Posted Jul 08, 2021 - 18:16 CEST
Monitoring
We have created a new node using different hardware specifications (CPU type). After several tests, we found that the abnormal load problem no longer occurs on this type of machine. We continue to monitor the behaviour of this node. At the same time, we are reporting our findings to 3DS Outscale support in order to validate that the problem comes from the type of machine used for this node.
Posted Jul 08, 2021 - 14:11 CEST
Update
We still testing different configurations for the faulty node (different kernel version, create another node).

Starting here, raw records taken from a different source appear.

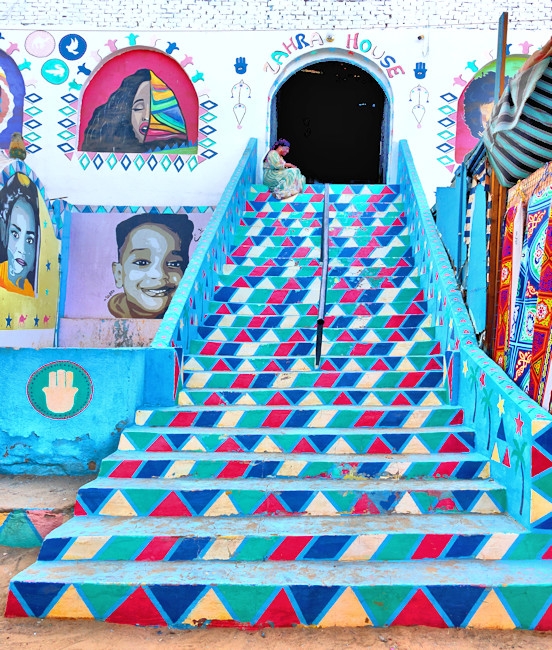 Along the Nile - Nubian Village at Aswan, Egypt
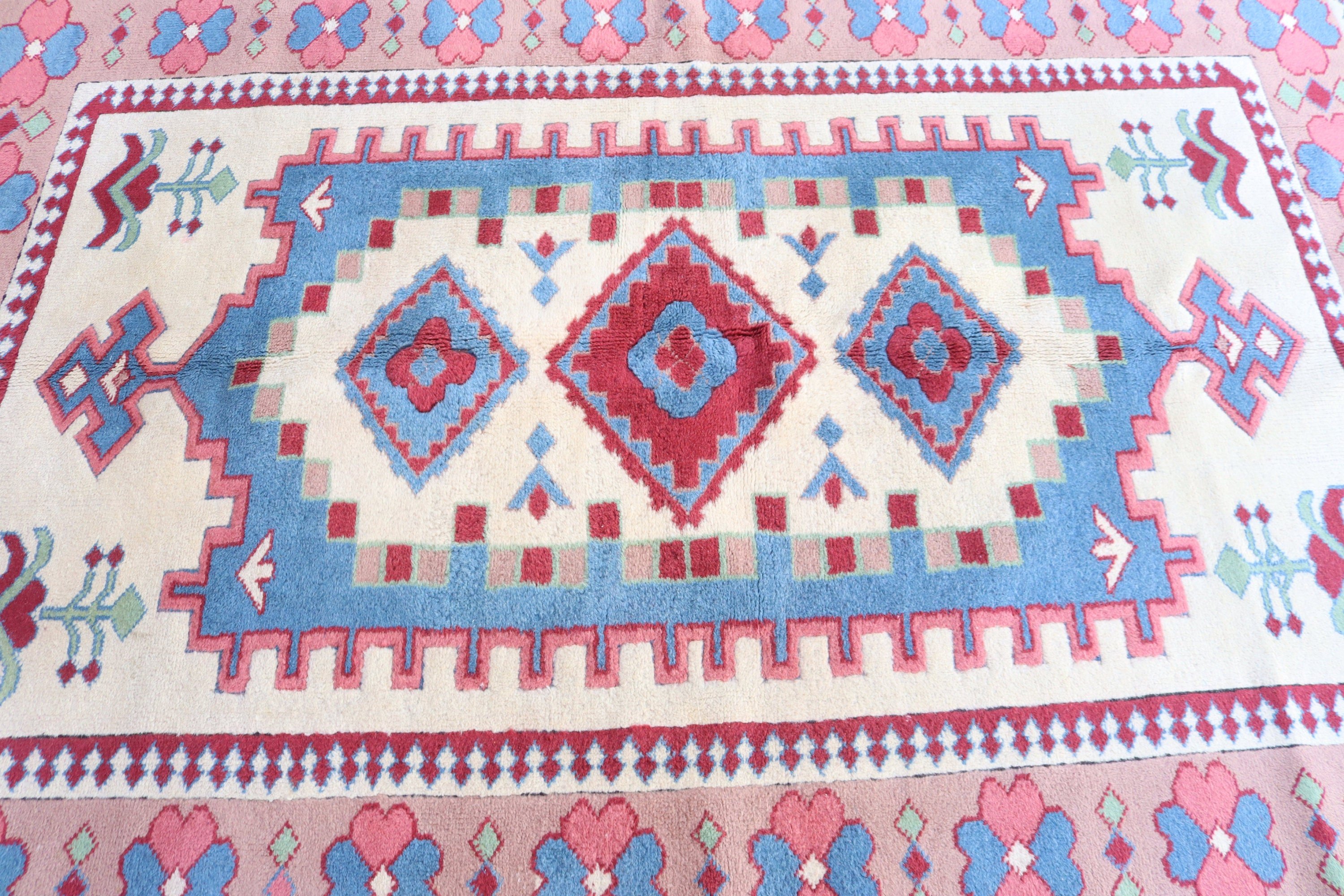 Türk Halısı, Boho Bölge Halıları, El Dokuma Halılar, Boho Halılar, Egzotik Halı, Yemek Odası Halıları, Vintage Halılar, 5,3x7,4 ft Alan Halıları, Bej Mutfak Halısı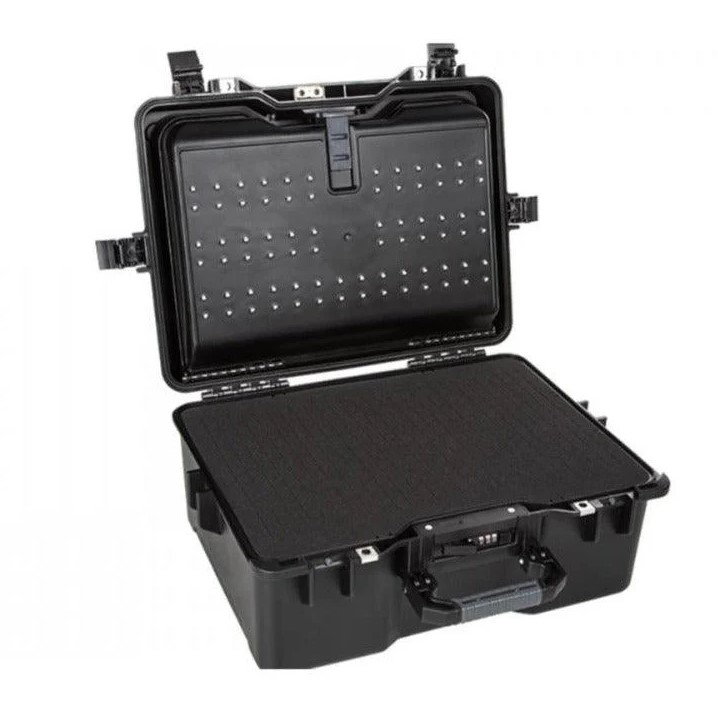 Heavy-duty Plastic Case Impact-resistant And Waterproof Samsonite-style System Equipped With Upper Plastic Storage Drawers And Movable Plastic Divider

Posted Jul 08, 2021 - 11:34 CEST
Update
We completely recreated the node and redeployed the services. The load continues to increase abnormally and this impacts the customer instances. We have therefore, once again, disabled the services on this node.
Posted Jul 08, 2021 - 10:46 CEST
Update
We are trying to solve the node load problem. This creates slowness on the instances of clients hosted on our private hosting (Outscale) when the services restart on the node.
Posted Jul 08, 2021 - 10:27 CEST
Identified
During rolling updates, restarting containers on the node produces timeouts
Posted Jul 07, 2021 - 22:41 CEST
Update
Restarting the node solved the load problem. We are still checking why this load occurred. Currently, the services are working properly again.
Posted Jul 07, 2021 - 19:22 CEST
Investigating
We have detected an abnormal load on one of the nodes of our Outscale kubernetes cluster. We had to restart it.
Posted Jul 07, 2021 - 19:20 CEST
This incident affected: Private Hosting.